Como é que a Alemanha desmantelou o site 

Tudo começou com uma denúncia, que apontava para a possibilidade de a infraestrutura do site estar hospedada na Alemanha. "Recebemos algumas dicas através da monitorização da atividade da darknet de funcionários dos Estados Unidos. Foi então que começámos, em julho ou agosto do ano passado, a cavar mais fundo e a investigar nesse campo", revela Sebastian Zwiebel, porta-voz do Ministério Público alemão, citado pela BBC.

A investigação do Gabinete de Polícia Federal Criminal (BKA) e do Centro de Combate ao Cibercrime (ZIT) aos vários suspeitos foi extensa, antes de ser lançada a ofensiva destinada a desmantelar as operações. Uma das grandes dificuldades que encontraram foi a existência do Bitcoin Bank Mixer, que tornou difícil o rastreamento do dinheiro trocado no mercado.

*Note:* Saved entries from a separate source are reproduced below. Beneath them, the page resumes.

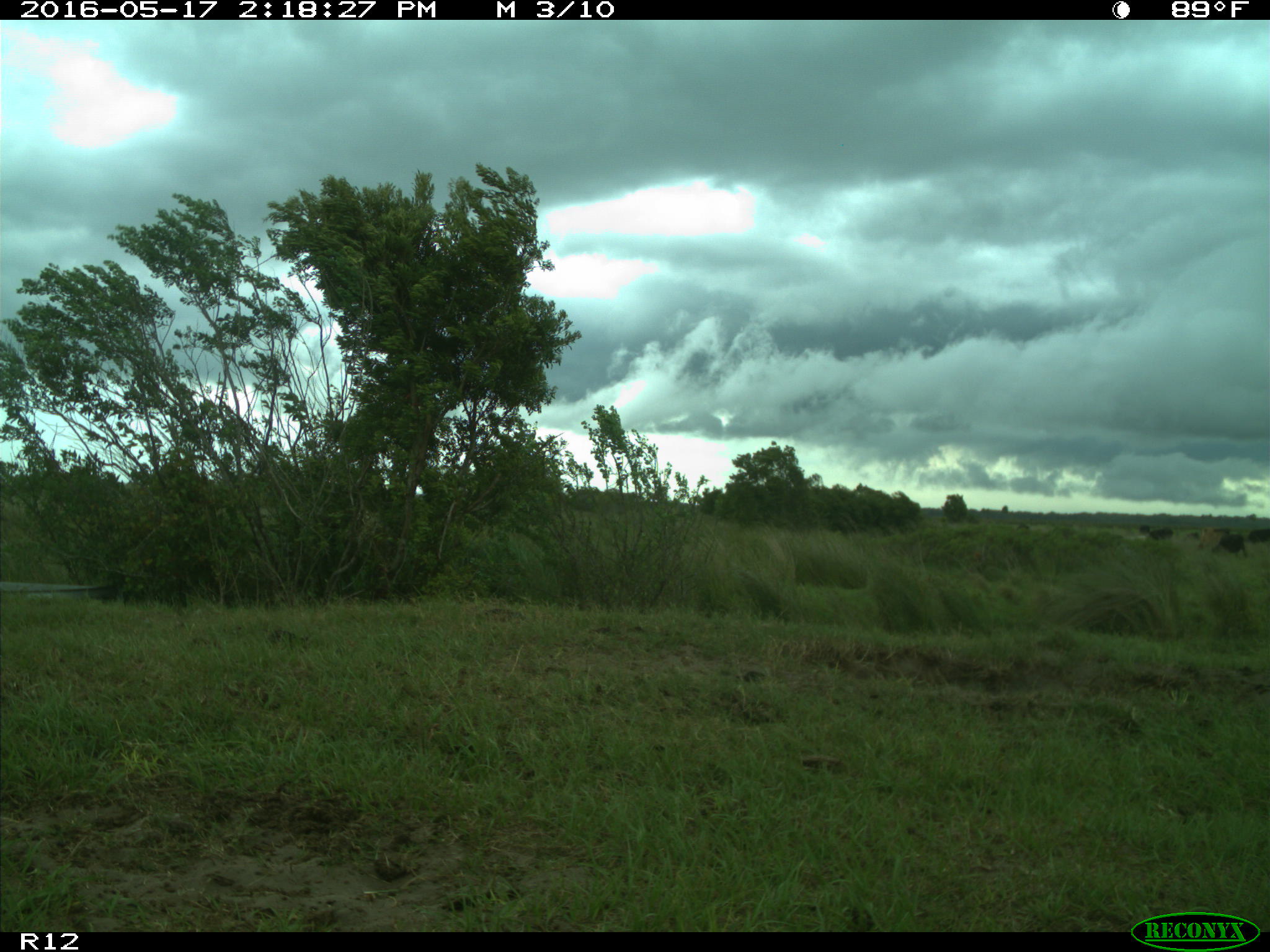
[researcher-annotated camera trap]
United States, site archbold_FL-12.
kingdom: Animalia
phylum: Chordata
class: Mammalia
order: Artiodactyla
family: Bovidae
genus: Bos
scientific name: Bos taurus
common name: domestic cow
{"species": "Bos taurus (domestic cow)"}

As autoridades levaram muitos meses a localizar a empresa que poderia estar a hospedar a Hydra na Alemanha. Em última análise, descobriu-se que era uma empresa denominada de "hospedagem à prova de bala", ou seja, não audita os sites ou o conteúdo que está a hospedar - o sítio ideal para receber sites criminosos e evitar pedidos da polícia para obter informações sobre os clientes.

"Estamos a trabalhar nisto há meses. Então, quando finalmente aconteceu, sentimos que foi algo grandioso - enorme", afirma Sebastian Zwiebel.

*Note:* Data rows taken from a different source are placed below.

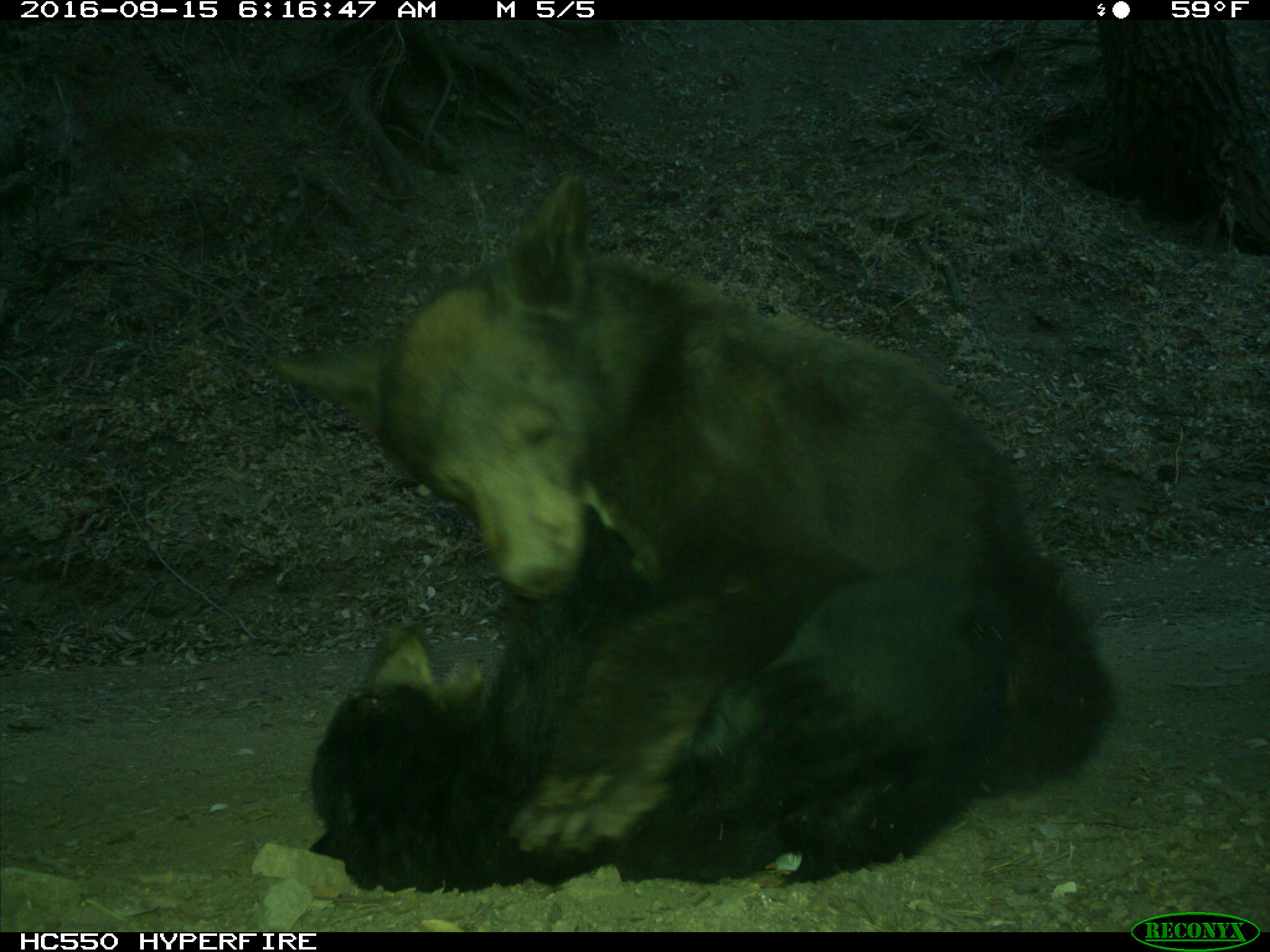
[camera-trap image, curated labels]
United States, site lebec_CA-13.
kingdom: Animalia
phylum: Chordata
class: Mammalia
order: Carnivora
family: Ursidae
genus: Ursus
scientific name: Ursus americanus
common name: american black bear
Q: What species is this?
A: Ursus americanus (american black bear).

Os investigadores levaram as provas a um juiz alemão para obter permissão para abordar a empresa de servidores e emitir um aviso de desmantelamento. A empresa foi forçada a cumprir, caso contrário os responsáveis também poderiam ser detidos.

Os visitantes do site agora são recebidos com um aviso da polícia, que diz que "a plataforma e o conteúdo criminoso foram apreendidos".

Mensagem das autoridades alemãs

As reações

Logo após o anúncio das autoridades alemãs, o departamento de Tesouro dos Estados Unidos anunciou sanções contra a Hydra, "num esforço internacional coordenado para interromper a proliferação de serviços maliciosos de cibercrimes, drogas perigosas e outras ofertas ilegais disponíveis no site da Rússia".

Contudo, sabe-se que não foram realizadas quaisquer detenções na sequência desta operação e as autoridades, porque o tema está ainda em investigação, não revelam se realmente foram identificados os elementos nucleares da plataforma. E, apesar de comemorar o seu sucesso, as autoridades alemãs admitem temer que este não seja o fim do grupo Hydra, a menos que possam efetivamente encontrá-los e prendê-los.

"Sabemos que eles encontrarão outra forma de fazer o seus negócios. Provavelmente tentarão construir uma nova plataforma e teremos que ficar de olho nela. Não conhecemos os autores, então esse é o próximo passo", admite Sebastian Zwiebel.

Esta investigação é revelada também num período turbulento para os mercados da darknet, com os maiores sites a serem encerrados nos últimos meses - seja de forma voluntária ou em resultado de ações da polícia. Aliás, muitos vieram de criminosos que optaram por encerrar gradualmente as operações e desaparecer com os lucros, escreve a BBC.

Em janeiro, por exemplo, os administradores do UniCC - um site da darknet que vende detalhes de cartões de crédito roubados - retiraram-se, alegando motivos de saúde. Também o mercado da Casa Branca fechou em outubro de 2021, o Cannazon em novembro e o Torrez em dezembro. No entanto, uma investigação da BBC no início deste ano revelou que a forma mais comum de fechar sites da darknet é através dos chamados "golpes de saída", em que os administradores fecham voluntariamente os sites, mas roubam os fundos dos seus clientes no processo.